The medical marijuana advocacy organization, Americans for Safe Access (ASA), had filed a petition last December claiming that the DEA’s publication, “The Dangers and Consequences of Marijuana Abuse,” contained “scientifically inaccurate information about the health effects of medical cannabis.”
As of last Monday, the publication was no longer available on the DEA’s website.
“The DEA’s removal of these popular myths about cannabis from their website could mean the end of Washington gridlock,” said Steph Sherer, Executive Director of ASA, in a statement. “This is a victory for medical cannabis patients across the nation, who rely on cannabis to treat serious illnesses. The federal government now admits that cannabis is not a gateway drug, and doesn’t cause long-term brain damage, or psychosis. While the fight to end stigma around cannabis is far from over, this is a big step.”
In the legal petition, ASA alleged that the publication’s 23 false statements, including the myths that cannabis causes psychosis, cancer and destroys cognitive function, were in violation of the federal Information Quality Act. The act, also referred to as the Data Quality Act, is designed to ensure the integrity of information published by government agencies.
ASA argues that there are still two factual inaccuracies that violate the Information Quality Act on the DEA’s website. The organization claims it is particularly concerned about the DEA spreading any misinformation with newly confirmed Jeff Sessions, historically a staunch opponent of cannabis, taking lead over the Department of Justice.
“It is crucial that the DEA correct it’s inaccurate statements, especially in light of Senator Jeff Sessions’ confirmation as Attorney General of the United States,” ASA wrote in a new letter to the DEA. “Attorney General Sessions has made several statements demonstrating his beliefs that cannabis is a gateway drug and that its psychological effects are permanent. These beliefs are verifiably false, as confirmed by the DEA in its ‘Denial of Petition to Initiate Proceedings to Reschedule Marijuana.’
“Allowing Mr. Sessions to make law enforcement decisions based on biased, out-of-date information does a tremendous disservice to ASA’s members and the American people at large,” ASA added.
The DEA had 60 days from ASA’s request for correction of information to respond. As of February 21, it is two weeks beyond the required deadline.
“We are pleased that in the face of our request the DEA withdrew some of the damaging misinformation from its website,” said Vickie Feeman of the law firm Orrick, Herrington & Sutcliffe, which is representing ASA. “However, the DEA continues to disseminate many damaging facts about the health risks of medical cannabis and patients across the country face ongoing harm as a result of these alternative facts. We are hopeful the DEA will also remove the remaining statements rather than continue to mislead the public in the face of the scientifically proven benefits of medical cannabis.”

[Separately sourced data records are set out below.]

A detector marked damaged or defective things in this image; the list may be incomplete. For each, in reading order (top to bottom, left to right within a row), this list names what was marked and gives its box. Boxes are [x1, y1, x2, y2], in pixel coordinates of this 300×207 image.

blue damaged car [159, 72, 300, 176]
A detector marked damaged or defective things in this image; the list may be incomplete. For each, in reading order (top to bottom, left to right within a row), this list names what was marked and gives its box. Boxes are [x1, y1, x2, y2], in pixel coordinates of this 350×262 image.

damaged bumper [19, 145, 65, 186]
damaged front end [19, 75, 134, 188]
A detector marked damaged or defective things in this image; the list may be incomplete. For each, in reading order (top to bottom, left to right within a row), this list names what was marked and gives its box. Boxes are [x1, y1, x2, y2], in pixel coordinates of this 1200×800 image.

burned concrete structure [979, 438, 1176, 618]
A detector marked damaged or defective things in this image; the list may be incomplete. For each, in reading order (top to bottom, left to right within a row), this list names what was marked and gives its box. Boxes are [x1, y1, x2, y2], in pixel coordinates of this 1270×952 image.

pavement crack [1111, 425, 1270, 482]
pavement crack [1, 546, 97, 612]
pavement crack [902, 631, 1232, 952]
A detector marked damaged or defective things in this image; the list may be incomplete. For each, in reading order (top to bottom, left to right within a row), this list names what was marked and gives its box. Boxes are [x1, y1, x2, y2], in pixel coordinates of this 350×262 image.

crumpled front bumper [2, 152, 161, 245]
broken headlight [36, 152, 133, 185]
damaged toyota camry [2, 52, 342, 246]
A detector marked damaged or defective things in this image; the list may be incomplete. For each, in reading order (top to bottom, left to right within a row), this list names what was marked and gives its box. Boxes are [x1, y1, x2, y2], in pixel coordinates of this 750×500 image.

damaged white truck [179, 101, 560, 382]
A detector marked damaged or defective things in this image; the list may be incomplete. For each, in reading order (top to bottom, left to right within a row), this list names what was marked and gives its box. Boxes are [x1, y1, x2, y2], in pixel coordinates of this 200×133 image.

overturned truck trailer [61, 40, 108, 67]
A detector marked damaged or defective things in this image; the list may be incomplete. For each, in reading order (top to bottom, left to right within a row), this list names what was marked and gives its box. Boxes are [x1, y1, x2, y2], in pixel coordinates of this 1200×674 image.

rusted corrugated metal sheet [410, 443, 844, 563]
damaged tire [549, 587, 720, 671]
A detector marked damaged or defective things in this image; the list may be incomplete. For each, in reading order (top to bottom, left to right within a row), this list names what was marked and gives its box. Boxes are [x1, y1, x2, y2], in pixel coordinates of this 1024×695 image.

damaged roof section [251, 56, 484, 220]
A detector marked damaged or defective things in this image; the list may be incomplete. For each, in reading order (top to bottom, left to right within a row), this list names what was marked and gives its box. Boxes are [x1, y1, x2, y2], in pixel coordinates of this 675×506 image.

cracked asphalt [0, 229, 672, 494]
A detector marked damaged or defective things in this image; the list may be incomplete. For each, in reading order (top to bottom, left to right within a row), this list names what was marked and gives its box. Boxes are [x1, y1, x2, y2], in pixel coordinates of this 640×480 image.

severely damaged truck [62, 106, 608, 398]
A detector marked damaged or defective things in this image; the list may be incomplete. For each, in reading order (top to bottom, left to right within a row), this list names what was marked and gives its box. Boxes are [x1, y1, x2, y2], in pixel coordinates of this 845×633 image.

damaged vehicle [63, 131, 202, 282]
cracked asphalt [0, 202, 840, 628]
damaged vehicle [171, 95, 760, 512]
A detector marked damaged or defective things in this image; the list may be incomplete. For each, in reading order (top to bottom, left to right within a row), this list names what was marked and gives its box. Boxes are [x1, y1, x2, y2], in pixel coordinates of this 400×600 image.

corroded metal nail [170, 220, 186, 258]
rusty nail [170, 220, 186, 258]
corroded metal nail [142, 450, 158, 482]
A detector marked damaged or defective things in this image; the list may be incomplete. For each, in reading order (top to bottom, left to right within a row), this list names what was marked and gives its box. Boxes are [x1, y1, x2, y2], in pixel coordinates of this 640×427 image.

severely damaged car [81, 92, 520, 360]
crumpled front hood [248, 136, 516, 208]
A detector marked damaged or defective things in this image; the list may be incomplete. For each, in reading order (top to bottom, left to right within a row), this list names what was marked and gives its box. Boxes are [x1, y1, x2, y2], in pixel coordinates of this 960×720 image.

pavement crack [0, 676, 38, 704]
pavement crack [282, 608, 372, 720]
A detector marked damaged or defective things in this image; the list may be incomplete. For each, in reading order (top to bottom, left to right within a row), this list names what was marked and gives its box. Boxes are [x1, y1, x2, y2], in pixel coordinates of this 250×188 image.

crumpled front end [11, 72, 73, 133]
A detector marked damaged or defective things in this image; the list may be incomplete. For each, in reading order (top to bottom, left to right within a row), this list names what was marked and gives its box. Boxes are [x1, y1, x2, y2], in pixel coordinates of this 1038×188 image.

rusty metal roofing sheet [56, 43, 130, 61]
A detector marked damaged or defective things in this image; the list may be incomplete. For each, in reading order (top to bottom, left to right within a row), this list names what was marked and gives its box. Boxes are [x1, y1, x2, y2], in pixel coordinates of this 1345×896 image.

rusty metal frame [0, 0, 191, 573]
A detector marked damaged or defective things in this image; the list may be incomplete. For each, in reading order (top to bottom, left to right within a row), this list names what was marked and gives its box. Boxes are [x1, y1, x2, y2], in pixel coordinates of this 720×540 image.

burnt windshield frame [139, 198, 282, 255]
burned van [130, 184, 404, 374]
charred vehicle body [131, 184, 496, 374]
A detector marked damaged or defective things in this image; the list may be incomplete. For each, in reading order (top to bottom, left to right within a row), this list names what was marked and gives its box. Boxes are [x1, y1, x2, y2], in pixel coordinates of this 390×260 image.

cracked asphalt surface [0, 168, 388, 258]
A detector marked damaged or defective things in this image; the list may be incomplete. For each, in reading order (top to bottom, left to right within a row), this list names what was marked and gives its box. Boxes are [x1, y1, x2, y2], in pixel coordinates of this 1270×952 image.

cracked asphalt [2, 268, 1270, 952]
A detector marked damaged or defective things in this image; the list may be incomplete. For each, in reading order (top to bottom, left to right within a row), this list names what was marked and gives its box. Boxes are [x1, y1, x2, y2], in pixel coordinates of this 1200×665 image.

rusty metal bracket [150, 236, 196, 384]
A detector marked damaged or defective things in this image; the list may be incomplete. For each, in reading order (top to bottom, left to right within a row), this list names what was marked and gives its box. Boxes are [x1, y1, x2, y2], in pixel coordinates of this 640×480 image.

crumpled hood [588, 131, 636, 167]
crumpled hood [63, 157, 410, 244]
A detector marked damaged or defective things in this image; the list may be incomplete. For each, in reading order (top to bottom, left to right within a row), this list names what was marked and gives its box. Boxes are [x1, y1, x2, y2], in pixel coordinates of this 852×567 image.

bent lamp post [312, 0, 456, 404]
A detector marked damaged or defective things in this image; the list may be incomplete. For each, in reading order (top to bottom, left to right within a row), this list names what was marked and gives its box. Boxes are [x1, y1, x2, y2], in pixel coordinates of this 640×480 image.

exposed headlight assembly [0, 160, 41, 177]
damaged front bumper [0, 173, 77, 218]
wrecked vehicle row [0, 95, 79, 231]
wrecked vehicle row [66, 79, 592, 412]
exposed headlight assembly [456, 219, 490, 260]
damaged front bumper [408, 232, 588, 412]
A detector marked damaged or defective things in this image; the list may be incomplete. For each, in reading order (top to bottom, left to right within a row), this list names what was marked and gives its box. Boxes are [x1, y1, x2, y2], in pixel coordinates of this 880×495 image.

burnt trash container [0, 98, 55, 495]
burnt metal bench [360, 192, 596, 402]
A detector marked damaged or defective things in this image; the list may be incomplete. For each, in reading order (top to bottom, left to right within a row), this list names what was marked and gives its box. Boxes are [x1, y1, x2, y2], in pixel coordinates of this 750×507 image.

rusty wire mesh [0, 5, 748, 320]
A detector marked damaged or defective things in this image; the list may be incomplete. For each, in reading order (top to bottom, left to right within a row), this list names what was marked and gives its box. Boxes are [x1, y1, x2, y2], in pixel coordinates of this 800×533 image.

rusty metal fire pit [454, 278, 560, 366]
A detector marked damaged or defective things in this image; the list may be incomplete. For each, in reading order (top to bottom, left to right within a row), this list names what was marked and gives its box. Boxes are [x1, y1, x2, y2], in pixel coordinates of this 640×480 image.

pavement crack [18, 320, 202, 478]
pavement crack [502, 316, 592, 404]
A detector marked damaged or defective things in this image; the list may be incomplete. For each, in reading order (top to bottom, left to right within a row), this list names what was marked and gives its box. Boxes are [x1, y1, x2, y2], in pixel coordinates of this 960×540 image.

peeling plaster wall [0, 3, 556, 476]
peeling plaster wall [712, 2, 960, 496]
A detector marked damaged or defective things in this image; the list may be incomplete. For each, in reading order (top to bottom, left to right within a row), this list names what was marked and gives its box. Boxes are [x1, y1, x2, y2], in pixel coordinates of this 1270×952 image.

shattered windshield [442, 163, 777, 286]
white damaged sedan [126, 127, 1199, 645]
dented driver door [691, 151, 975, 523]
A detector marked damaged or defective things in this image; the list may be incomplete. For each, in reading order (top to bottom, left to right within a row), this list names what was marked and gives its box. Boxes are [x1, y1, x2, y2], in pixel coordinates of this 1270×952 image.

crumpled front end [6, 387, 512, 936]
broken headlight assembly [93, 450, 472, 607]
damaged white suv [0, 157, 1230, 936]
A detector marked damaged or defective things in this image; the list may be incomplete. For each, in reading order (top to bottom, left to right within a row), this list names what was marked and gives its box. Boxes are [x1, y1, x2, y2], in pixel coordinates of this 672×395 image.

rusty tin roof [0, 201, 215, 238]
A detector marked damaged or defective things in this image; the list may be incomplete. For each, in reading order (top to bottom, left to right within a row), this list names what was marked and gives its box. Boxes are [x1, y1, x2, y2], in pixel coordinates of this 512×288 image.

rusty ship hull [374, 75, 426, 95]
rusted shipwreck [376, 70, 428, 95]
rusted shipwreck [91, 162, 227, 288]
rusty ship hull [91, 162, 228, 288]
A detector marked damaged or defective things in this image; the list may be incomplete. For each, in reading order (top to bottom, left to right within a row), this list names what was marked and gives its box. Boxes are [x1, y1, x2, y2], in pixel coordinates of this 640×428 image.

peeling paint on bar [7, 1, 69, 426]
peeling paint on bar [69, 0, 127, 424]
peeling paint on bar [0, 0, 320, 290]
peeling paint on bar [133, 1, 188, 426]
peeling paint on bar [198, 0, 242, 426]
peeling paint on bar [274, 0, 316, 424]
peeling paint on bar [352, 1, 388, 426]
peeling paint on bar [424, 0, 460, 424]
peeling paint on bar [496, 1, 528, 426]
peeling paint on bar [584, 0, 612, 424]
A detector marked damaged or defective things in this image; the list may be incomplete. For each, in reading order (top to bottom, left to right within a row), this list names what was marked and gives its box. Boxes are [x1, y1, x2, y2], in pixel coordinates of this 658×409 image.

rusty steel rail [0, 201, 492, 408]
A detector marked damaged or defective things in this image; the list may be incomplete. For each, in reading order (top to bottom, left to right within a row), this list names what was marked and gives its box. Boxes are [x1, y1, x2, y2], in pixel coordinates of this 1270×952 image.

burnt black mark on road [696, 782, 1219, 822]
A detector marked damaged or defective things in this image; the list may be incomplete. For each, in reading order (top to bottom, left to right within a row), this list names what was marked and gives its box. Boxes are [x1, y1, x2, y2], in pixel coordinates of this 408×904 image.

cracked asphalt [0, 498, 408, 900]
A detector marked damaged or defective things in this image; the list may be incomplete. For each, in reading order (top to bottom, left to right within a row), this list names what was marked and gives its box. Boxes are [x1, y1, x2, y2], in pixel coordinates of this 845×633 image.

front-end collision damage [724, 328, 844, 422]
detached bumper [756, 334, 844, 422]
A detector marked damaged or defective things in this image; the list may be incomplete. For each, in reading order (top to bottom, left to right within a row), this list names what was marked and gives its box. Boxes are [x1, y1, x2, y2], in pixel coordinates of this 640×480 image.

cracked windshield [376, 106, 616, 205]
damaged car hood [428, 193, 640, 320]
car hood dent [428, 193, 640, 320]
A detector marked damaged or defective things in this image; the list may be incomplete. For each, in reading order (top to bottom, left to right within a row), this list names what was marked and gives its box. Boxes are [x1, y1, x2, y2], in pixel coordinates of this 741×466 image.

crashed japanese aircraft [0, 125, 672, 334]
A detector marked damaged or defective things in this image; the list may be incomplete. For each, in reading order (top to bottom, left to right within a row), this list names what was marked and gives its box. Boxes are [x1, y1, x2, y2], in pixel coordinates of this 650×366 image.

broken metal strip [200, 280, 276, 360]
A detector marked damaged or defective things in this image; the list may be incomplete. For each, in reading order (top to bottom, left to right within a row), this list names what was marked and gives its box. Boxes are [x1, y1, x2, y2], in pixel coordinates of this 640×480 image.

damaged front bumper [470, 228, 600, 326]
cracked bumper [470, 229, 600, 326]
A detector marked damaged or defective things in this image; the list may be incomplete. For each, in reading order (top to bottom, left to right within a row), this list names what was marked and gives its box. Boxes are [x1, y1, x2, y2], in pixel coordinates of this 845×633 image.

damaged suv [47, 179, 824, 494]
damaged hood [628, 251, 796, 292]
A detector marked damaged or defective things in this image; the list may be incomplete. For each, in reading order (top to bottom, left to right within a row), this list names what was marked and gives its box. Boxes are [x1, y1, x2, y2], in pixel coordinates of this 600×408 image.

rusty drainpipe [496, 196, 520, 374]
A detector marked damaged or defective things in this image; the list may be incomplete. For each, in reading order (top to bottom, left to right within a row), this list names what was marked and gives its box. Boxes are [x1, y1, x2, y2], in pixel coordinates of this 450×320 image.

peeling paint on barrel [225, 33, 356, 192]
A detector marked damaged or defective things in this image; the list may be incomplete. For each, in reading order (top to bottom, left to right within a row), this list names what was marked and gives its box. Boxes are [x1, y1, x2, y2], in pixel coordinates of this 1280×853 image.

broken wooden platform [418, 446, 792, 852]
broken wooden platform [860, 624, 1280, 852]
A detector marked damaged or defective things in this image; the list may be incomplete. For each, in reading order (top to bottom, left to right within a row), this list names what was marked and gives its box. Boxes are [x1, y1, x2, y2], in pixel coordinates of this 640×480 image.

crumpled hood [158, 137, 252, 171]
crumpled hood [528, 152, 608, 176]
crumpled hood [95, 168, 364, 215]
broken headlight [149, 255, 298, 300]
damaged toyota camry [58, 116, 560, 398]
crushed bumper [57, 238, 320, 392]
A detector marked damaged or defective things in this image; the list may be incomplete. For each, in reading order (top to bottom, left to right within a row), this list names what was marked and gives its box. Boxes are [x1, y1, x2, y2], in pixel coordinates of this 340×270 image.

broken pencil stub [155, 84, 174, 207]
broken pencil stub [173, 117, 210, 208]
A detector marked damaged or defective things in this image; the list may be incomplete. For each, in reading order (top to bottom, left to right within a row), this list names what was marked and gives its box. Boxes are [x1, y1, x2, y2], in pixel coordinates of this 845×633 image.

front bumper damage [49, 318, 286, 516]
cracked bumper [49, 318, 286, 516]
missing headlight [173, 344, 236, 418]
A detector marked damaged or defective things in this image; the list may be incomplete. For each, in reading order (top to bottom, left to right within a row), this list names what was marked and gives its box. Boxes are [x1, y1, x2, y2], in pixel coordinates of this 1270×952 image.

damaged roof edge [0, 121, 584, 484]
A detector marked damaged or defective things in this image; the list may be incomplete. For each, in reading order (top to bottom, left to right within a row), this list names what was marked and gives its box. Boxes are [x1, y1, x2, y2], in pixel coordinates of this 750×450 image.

Federally, cannabis remains classified as Schedule I, a category reserved for substances with a high potential for abuse and no currently accepted medical use. The classification is in direct contradiction of an August 2016 document published by the DEA itself, which acknowledges cannabis’ pharmacological effects.
While 28 states have passed laws allowing medical marijuana, the gross misinformation being spread about the safety of cannabis has played a significant role in preventing the legalization of marijuana in the U.S.